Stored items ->
------

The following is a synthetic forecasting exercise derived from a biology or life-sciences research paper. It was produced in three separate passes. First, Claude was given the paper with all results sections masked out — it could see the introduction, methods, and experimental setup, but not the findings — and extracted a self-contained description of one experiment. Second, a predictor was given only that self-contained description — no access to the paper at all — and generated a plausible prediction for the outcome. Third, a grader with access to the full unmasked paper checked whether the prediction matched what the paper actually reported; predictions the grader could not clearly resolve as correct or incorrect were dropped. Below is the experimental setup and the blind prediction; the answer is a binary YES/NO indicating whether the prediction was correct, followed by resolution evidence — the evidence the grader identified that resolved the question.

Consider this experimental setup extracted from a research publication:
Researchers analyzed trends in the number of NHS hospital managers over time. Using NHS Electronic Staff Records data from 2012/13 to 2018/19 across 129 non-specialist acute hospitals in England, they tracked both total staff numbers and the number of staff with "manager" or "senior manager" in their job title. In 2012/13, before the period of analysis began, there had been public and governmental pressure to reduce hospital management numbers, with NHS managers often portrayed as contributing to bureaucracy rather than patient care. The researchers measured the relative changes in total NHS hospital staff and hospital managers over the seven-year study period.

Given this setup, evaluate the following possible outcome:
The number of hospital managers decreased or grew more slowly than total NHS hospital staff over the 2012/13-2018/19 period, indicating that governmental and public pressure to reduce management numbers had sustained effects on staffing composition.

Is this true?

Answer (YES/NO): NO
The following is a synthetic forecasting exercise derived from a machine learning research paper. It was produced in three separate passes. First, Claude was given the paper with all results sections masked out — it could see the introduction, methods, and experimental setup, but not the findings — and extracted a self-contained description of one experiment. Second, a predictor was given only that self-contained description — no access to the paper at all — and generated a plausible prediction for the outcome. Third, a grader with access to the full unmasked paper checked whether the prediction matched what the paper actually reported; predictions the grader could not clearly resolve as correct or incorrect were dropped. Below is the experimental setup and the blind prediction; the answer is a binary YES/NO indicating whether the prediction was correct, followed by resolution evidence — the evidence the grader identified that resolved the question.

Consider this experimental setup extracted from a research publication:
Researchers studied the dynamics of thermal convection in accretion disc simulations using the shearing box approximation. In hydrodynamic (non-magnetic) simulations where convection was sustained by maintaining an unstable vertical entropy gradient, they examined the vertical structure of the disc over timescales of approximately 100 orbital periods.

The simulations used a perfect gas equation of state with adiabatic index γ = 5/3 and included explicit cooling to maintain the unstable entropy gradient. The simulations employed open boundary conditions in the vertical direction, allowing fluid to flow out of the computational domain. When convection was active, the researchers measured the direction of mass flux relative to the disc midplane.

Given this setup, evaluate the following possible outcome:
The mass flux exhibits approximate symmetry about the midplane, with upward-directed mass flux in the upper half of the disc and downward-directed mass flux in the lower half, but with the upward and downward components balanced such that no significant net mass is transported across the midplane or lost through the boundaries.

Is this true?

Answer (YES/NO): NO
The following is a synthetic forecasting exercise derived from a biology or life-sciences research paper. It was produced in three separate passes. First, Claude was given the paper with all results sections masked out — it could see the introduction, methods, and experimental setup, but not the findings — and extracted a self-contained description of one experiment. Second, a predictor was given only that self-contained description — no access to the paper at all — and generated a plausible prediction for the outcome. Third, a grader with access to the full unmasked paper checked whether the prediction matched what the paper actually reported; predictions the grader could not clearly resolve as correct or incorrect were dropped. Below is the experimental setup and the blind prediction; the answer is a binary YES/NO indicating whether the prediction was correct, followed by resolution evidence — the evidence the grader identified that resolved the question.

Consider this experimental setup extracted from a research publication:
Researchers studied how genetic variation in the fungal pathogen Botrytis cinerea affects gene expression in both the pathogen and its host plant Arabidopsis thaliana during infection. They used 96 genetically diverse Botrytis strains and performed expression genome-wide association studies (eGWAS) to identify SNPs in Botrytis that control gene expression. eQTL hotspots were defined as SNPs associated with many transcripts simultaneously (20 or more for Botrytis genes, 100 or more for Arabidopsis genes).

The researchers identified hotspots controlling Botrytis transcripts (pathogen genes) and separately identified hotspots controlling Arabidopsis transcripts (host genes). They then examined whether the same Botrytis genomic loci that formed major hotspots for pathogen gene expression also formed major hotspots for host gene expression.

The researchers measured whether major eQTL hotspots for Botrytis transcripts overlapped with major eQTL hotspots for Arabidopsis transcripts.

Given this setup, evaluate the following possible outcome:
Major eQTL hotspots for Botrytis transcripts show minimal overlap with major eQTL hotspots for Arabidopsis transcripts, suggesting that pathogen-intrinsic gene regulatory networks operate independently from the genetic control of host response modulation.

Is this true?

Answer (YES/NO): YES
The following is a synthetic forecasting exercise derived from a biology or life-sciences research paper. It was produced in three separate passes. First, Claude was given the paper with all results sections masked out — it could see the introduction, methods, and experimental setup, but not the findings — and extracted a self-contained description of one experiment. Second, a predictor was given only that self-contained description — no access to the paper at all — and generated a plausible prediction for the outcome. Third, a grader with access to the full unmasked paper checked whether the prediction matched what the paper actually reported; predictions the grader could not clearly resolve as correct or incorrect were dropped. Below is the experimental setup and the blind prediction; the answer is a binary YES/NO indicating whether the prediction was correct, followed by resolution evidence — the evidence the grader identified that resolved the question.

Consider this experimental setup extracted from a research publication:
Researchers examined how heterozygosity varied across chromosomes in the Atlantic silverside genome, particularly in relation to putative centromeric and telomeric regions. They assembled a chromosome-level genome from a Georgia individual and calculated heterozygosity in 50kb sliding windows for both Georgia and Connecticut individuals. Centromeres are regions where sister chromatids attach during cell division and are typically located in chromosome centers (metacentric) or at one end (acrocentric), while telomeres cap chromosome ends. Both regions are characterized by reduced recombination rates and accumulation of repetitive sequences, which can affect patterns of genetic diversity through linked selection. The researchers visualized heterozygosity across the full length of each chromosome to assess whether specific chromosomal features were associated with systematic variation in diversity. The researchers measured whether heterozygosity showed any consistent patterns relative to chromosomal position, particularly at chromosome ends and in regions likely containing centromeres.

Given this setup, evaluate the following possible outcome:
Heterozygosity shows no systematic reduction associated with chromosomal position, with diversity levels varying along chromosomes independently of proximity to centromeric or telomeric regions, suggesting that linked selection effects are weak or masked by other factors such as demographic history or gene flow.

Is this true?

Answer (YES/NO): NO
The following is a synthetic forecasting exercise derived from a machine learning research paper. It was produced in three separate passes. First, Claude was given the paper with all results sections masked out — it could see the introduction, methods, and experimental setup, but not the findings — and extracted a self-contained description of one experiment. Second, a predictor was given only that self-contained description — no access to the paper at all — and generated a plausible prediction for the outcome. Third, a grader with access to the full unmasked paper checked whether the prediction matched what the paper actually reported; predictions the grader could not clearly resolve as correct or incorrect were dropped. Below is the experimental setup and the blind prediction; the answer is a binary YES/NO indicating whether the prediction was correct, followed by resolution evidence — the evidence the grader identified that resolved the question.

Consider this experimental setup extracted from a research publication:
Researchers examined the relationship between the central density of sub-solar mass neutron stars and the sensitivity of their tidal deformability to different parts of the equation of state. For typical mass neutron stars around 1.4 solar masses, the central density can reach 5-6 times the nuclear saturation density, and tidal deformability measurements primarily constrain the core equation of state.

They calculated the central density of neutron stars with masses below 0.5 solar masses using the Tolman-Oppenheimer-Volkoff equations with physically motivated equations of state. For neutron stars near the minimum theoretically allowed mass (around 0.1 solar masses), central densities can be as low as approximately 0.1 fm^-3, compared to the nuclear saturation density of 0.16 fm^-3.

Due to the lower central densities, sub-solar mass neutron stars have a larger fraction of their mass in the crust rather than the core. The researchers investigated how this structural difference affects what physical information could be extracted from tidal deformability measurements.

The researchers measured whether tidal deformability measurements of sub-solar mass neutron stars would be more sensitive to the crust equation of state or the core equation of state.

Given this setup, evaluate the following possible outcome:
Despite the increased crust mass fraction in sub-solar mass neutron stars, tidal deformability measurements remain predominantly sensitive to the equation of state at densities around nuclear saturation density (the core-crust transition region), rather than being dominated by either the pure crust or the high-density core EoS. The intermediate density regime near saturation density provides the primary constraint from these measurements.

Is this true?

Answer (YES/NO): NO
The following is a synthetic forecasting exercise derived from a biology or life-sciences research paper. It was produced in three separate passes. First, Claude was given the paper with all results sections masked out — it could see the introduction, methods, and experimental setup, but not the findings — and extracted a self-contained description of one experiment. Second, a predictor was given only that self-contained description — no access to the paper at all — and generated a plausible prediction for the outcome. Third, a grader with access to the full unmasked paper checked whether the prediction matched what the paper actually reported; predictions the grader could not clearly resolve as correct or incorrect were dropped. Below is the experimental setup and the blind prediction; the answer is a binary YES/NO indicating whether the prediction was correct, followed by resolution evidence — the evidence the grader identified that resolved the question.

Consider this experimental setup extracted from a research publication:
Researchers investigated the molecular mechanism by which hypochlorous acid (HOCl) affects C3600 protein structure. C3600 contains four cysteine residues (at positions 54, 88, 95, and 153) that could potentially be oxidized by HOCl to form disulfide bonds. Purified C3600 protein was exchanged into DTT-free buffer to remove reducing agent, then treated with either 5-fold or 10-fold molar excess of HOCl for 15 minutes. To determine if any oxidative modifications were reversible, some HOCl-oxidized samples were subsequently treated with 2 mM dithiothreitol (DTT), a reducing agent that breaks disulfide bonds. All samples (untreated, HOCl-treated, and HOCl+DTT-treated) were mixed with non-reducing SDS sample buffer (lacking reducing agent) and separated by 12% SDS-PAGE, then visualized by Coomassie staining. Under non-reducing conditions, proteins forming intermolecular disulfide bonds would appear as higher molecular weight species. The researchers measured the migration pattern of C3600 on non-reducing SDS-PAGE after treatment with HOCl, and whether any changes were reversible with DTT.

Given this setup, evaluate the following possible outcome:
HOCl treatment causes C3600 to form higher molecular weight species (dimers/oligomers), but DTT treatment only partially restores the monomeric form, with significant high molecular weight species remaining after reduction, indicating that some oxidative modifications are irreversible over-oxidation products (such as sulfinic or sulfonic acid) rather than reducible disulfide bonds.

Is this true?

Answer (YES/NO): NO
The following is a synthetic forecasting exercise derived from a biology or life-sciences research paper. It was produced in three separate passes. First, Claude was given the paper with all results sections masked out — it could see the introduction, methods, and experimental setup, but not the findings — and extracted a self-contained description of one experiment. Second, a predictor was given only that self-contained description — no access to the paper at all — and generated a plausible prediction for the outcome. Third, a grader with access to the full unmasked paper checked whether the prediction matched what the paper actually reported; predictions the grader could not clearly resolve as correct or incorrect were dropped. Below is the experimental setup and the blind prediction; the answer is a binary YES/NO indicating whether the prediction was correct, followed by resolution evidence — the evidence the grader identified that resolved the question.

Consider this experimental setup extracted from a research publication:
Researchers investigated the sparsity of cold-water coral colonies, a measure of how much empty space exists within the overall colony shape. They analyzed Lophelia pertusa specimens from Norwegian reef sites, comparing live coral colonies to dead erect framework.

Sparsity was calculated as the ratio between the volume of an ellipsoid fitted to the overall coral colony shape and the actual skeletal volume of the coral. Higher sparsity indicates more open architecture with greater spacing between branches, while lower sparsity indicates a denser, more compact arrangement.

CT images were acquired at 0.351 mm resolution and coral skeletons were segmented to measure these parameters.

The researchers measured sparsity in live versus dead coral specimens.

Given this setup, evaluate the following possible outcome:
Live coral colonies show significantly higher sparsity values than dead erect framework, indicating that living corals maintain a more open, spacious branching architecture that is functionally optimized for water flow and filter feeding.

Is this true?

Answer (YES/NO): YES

------

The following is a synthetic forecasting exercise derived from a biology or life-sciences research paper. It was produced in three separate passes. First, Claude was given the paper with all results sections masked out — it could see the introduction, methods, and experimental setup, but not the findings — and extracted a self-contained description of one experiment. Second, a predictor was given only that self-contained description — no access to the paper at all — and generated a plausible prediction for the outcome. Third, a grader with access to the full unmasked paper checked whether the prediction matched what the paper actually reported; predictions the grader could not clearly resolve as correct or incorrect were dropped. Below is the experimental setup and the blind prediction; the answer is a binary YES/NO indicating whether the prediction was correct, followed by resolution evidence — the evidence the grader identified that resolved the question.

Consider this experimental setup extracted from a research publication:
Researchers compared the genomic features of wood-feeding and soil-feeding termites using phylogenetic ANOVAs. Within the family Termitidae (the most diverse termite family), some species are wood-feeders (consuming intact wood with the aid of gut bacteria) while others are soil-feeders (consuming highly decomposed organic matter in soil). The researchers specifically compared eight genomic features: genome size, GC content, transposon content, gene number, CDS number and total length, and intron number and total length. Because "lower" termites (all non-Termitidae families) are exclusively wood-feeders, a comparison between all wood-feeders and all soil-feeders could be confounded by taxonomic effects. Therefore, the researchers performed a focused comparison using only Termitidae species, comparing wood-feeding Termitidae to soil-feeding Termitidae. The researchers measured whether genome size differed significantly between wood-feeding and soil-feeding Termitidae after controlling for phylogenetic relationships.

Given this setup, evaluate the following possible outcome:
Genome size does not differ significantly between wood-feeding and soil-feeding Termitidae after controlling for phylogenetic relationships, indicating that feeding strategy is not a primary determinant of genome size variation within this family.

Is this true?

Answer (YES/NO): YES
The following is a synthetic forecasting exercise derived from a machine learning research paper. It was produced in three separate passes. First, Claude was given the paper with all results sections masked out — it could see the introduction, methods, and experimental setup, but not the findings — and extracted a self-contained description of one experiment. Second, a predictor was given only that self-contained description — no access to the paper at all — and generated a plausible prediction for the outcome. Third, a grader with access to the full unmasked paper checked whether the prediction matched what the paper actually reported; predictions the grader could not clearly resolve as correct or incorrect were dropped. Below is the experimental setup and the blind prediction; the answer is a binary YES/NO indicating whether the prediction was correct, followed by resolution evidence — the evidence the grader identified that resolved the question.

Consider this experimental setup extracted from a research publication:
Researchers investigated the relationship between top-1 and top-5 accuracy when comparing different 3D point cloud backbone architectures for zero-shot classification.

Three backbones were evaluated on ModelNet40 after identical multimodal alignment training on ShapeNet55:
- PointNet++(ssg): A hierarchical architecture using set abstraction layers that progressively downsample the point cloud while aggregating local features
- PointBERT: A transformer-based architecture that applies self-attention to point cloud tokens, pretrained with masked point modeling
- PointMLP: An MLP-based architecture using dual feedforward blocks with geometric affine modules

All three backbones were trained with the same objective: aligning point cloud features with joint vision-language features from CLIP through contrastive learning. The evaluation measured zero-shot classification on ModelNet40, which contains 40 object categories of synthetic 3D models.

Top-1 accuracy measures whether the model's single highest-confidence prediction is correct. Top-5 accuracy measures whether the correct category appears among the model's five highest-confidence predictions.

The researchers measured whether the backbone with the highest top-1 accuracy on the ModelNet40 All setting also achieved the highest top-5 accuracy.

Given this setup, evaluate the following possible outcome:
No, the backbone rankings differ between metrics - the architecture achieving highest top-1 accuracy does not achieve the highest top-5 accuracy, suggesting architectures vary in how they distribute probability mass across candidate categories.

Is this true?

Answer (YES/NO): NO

------

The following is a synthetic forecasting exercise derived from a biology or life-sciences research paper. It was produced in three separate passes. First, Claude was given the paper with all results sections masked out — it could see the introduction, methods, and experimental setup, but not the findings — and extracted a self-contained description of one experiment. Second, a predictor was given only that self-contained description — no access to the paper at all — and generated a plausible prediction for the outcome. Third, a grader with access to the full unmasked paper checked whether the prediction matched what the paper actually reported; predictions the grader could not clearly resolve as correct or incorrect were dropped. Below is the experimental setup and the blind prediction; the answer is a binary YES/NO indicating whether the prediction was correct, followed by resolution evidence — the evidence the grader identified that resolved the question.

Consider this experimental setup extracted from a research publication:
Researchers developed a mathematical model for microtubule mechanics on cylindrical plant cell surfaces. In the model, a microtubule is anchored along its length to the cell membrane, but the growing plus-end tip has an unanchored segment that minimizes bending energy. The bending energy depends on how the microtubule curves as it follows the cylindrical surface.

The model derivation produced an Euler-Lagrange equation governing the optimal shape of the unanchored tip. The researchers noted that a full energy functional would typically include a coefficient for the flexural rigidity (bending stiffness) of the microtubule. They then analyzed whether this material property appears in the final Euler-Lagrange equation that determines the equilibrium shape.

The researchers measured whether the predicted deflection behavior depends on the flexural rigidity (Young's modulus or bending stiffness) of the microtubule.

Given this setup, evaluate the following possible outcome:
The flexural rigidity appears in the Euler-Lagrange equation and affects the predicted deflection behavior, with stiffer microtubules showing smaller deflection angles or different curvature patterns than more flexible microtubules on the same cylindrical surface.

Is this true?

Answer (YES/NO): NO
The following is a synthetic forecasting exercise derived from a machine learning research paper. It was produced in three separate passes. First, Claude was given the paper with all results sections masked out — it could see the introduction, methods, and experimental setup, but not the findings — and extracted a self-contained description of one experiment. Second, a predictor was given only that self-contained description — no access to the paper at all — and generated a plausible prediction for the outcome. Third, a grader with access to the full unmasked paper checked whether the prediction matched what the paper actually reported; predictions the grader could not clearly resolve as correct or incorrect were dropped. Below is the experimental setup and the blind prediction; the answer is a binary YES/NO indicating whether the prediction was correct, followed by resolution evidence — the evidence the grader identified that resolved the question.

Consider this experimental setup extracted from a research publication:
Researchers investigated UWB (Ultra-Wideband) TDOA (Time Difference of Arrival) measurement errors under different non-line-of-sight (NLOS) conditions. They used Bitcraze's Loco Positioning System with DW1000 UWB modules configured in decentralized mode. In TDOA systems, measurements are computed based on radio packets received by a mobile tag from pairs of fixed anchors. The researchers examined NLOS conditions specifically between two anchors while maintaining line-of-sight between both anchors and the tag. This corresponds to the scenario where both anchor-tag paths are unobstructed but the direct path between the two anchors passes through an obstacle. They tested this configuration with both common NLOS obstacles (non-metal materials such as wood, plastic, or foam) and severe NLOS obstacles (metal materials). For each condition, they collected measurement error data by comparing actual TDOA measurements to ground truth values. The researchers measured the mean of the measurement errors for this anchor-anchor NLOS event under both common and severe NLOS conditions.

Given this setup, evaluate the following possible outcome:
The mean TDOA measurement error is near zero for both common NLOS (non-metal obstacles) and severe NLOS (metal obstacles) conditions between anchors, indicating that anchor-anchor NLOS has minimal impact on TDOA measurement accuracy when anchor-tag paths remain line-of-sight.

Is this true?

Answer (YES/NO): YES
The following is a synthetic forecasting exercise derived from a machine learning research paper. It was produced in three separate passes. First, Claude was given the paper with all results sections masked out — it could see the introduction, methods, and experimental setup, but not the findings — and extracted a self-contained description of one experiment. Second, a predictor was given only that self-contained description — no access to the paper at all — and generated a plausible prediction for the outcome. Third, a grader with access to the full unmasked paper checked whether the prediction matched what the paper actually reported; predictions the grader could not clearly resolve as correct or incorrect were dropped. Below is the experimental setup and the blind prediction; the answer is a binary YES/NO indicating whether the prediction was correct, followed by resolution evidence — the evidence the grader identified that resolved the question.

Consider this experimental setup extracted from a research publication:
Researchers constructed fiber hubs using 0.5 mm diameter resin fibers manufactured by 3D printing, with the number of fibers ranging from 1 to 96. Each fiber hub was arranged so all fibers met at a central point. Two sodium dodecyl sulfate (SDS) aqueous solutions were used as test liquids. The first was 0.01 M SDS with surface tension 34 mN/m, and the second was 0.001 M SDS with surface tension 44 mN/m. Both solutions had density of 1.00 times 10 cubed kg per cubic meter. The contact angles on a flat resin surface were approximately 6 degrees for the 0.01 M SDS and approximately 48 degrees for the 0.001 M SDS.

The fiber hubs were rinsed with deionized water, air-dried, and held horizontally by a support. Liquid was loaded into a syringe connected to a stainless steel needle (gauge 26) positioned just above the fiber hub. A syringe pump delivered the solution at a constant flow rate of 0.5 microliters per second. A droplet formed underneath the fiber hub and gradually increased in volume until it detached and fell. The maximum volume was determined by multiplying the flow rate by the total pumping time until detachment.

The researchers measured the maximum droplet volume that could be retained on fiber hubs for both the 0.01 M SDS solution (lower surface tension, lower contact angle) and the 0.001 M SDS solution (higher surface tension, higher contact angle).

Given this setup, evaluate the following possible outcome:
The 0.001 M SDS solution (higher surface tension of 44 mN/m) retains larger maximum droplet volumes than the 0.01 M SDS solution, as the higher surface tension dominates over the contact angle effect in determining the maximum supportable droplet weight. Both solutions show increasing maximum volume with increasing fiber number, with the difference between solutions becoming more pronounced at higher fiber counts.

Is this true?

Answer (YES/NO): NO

------

How to complete this task ->
A single number is required: the count of lines in the data that contain the string "sparsity".

Written answer ->
4